Bruxelles – Quote latte, nuovi guai per l’Italia. La Corte di giustizia europea boccia un’altra volta il Paese, stavolta per la gestione dei rimborsi da garantire a chi ha pagato più del dovuto per la sovrapproduzione. Un capitolo nuovo, che si aggiunge a quelli ancora aperti. Al rischio multe si aggiunge ora il rischio di una nuova procedura d’infrazione, con eventuali nuove multe.
I giudici di Lussemburgo contestano il modo in cui l’Italia ha gestito la campagna lattiero-casearia del 2003-2004. Alle casse dello Stato risultarono prelievi supplementari più alti del dovuto e quindi l’Agenzia per le erogazioni in agricoltura (AGEA). Priorità è stata data alle imprese che hanno applicato una trattenuta sul prezzo, lasciando esclusi quanti invece hanno pagato la quota latte con pagamento diretto. Una pratica contraria alle disposizioni dei regolamento comunitari.
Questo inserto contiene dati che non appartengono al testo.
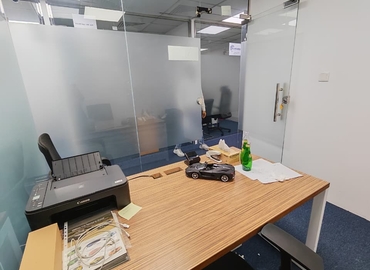 Office Al Garhoud 00000 Dubai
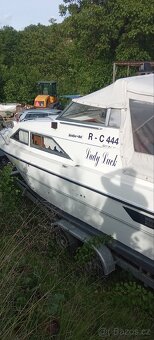 Motorová kajutová loď sealine conti jachta - 4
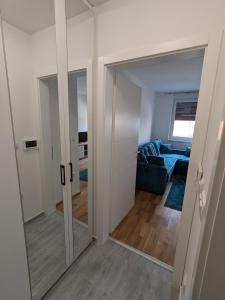 Χώρος καθιστικού στο Apartmani Kastel 2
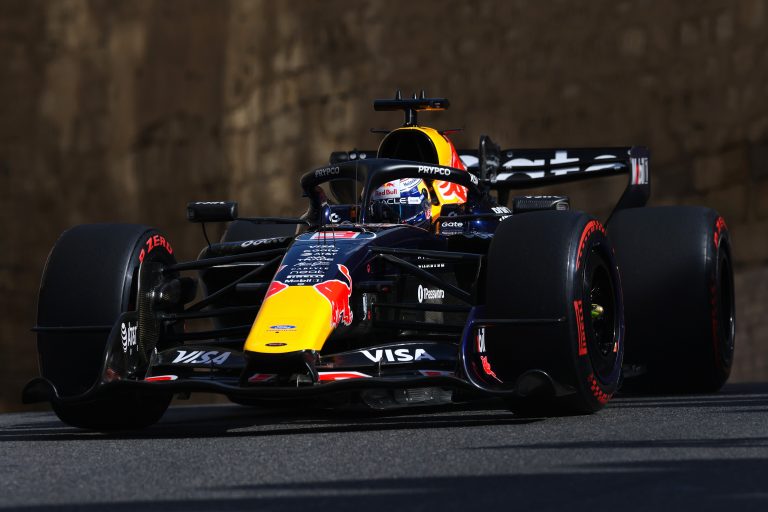 Red Bull admite risco de Verstappen sofrer punição no grid e aguarda análise do motor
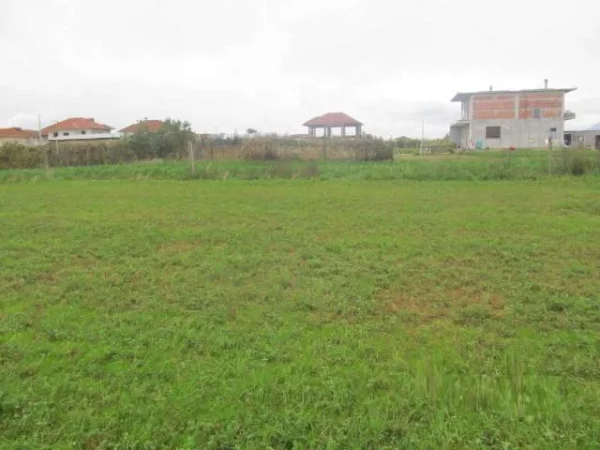 Korce, Vashtemi Shitet Toke Are 410 m², Cmimi Fillestar 760.960 Leke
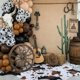 thumbnail image 4 of Set de Decoración para Fiesta Nuanchu con Alfombra de Estampado de Vaca y Rueda de Carreta, 4 of 7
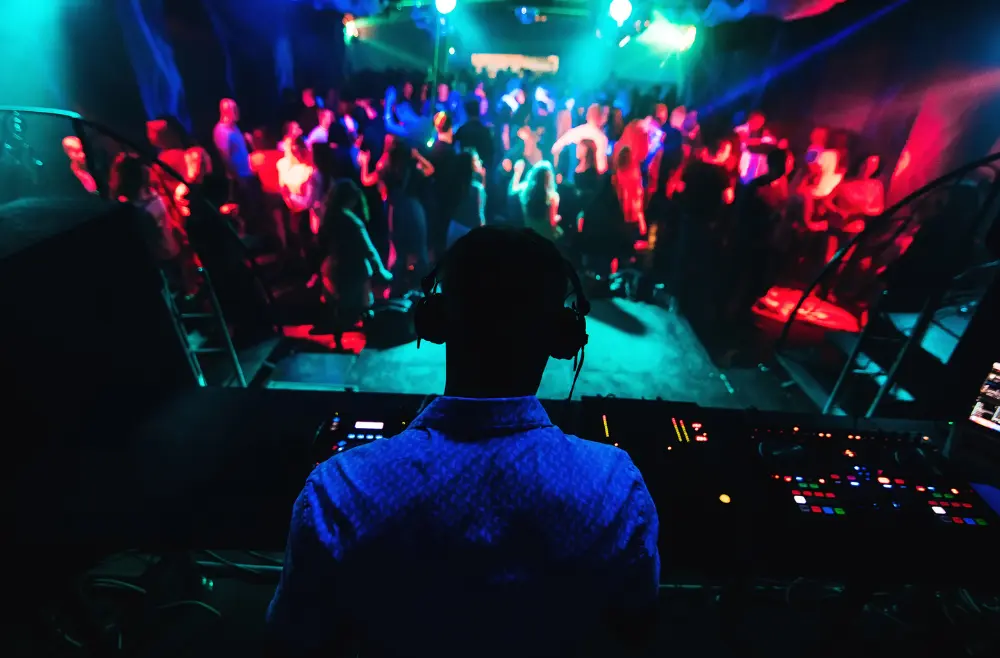 Basic DJ Paket für Bars und Lounges in Basel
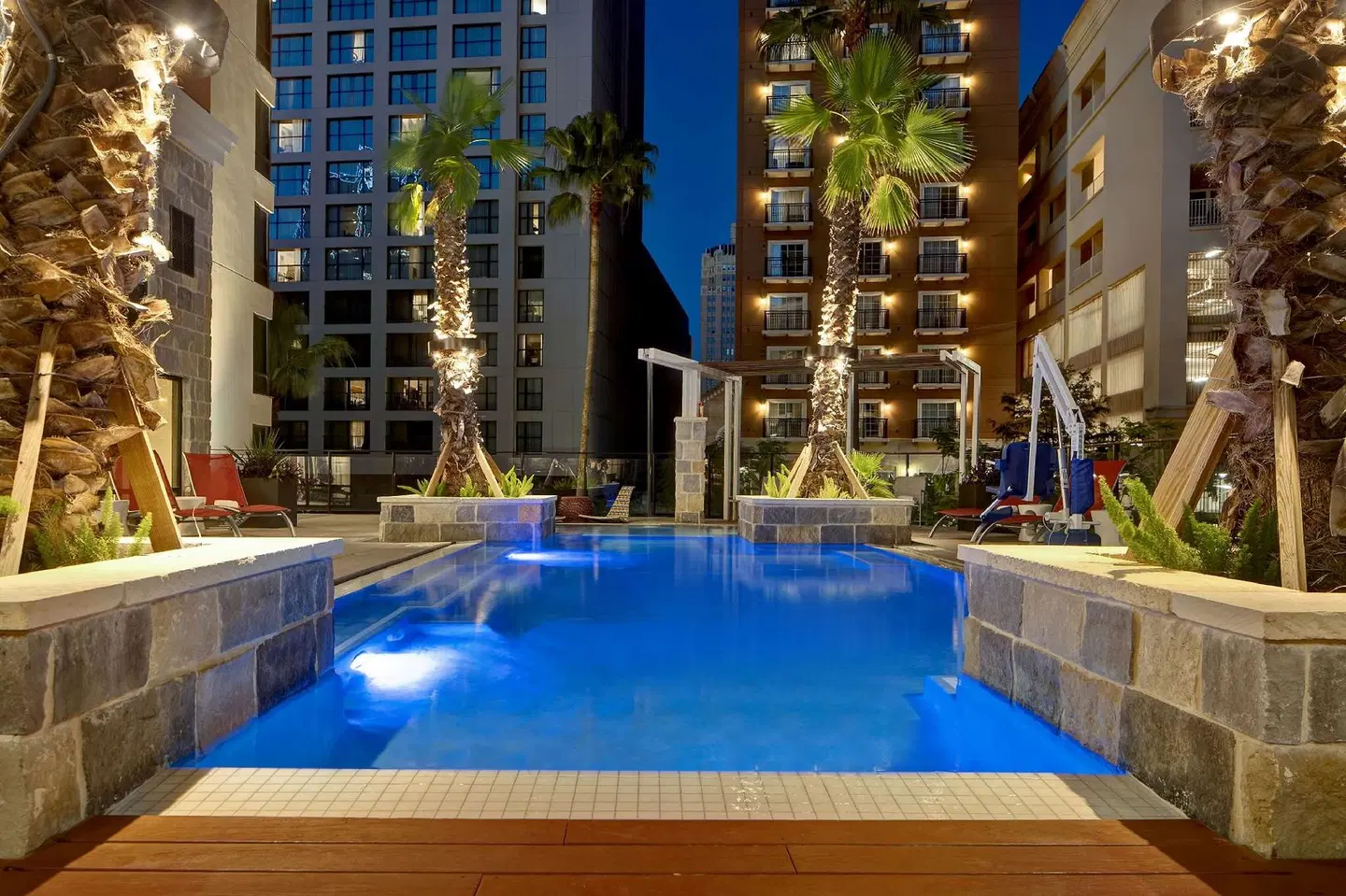 Hampton Inn & Suites San Antonio Riverwalk OUTDOOR_POOL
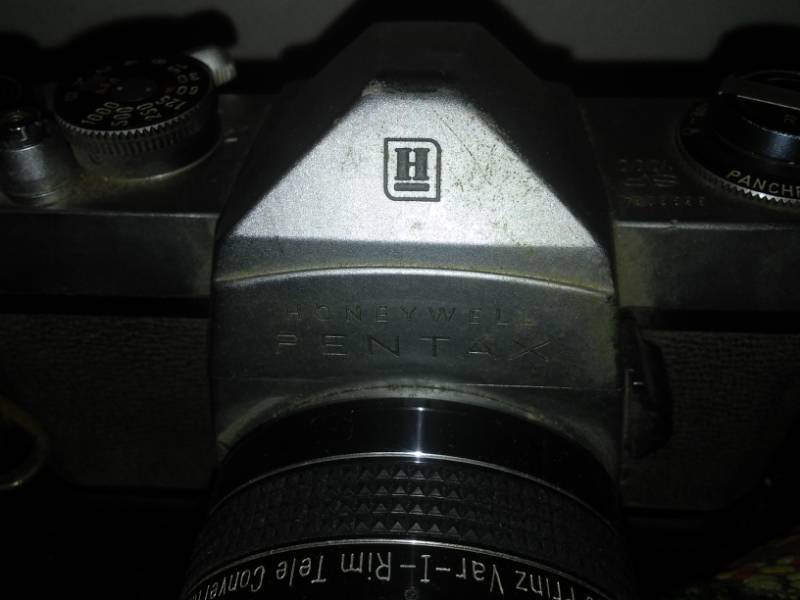 lot 11 image: Pentax Honeywell 35 mm camera, lens and strap.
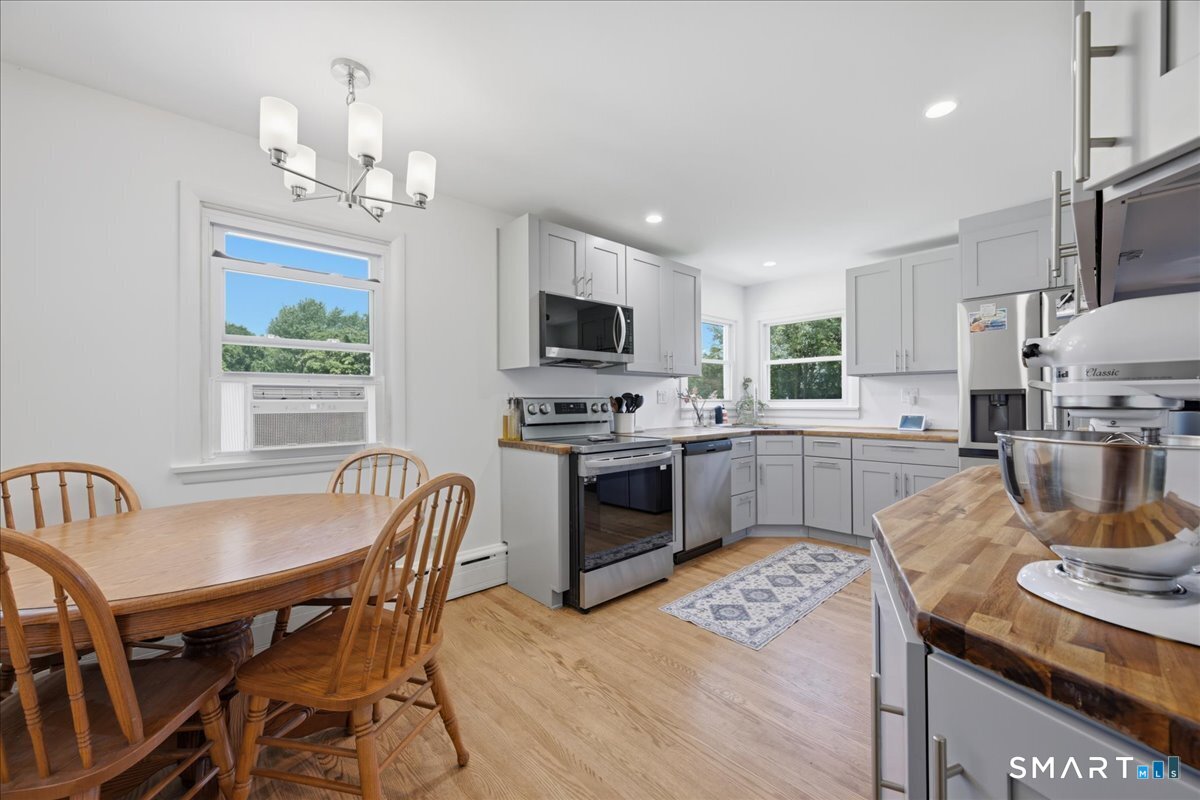 133 Bloomingdale Road Waterford CT 06375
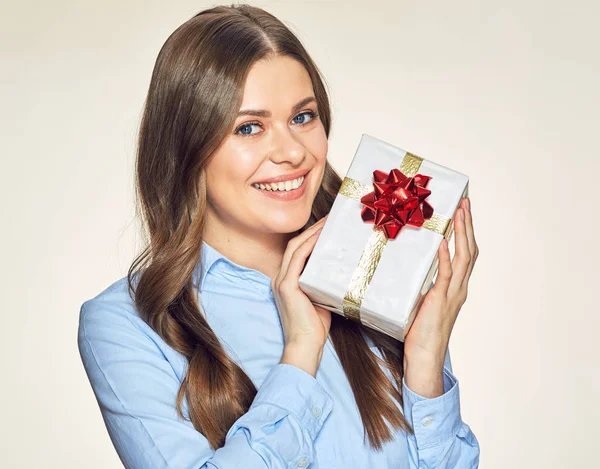 Ευτυχισμένη γυναίκα κρατώντας λευκά συσκευασία δώρου — Φωτογραφία Αρχείου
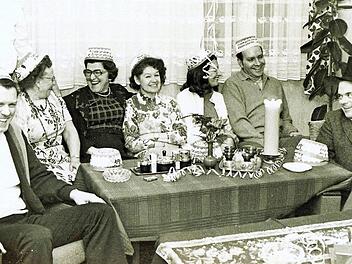 Deutsche und Amerikaner feierten gemeinsam den Abschied von Oberst William L. Knapp im Jahr 1973.  Fotos: Stadt Herzogenaurach (Stadtarchiv)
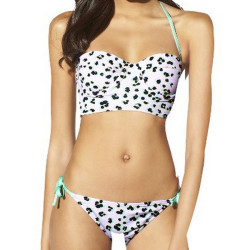 letstalkabouted:  Target Photoshops Junior’s Swimsuit Model With Disastrous Results Target has made some “interesting” choices when it comes to size and body image on itswebsites in the past and this one isn’t any better. This latest example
In Italia è mancato un meccanismo di rimborso. Ora Lussemburgo chiede di riprocedere ai calcoli di importi e soggetti da pagare. Il rischio di questo pronunciamento è l’inizio di una stagione di ricorsi in tutto il Paese, ma se l’Italia non fa nulla per sanare la situazione la Commissione europea si vedrà costretta ad aprire una nuova procedura d’infrazione.
L’Italia, proprio per la storia delle quote latte, è già stata condannata per eccesso di produzione tra il 2014 e il 2015. Sforamenti che sono valsi una multa da 30 milioni di euro. Senza contare l’altra condanna per gli 1,3 miliardi di euro di multe per sovrapproduzione tra il 1995 e il 2009. La Commissione e la Corte di giustizia dell’UE hanno stabilito che non c’è stato un meccanismo di recupero crediti, col risultato che ha pagato chi non doveva. Il costo è stato scaricato sull’intera cittadinanza anziché sugli sforatori. A questo si aggiunge il problema dei rimborsi: è stato risarcito solo qualcuno e non tutti.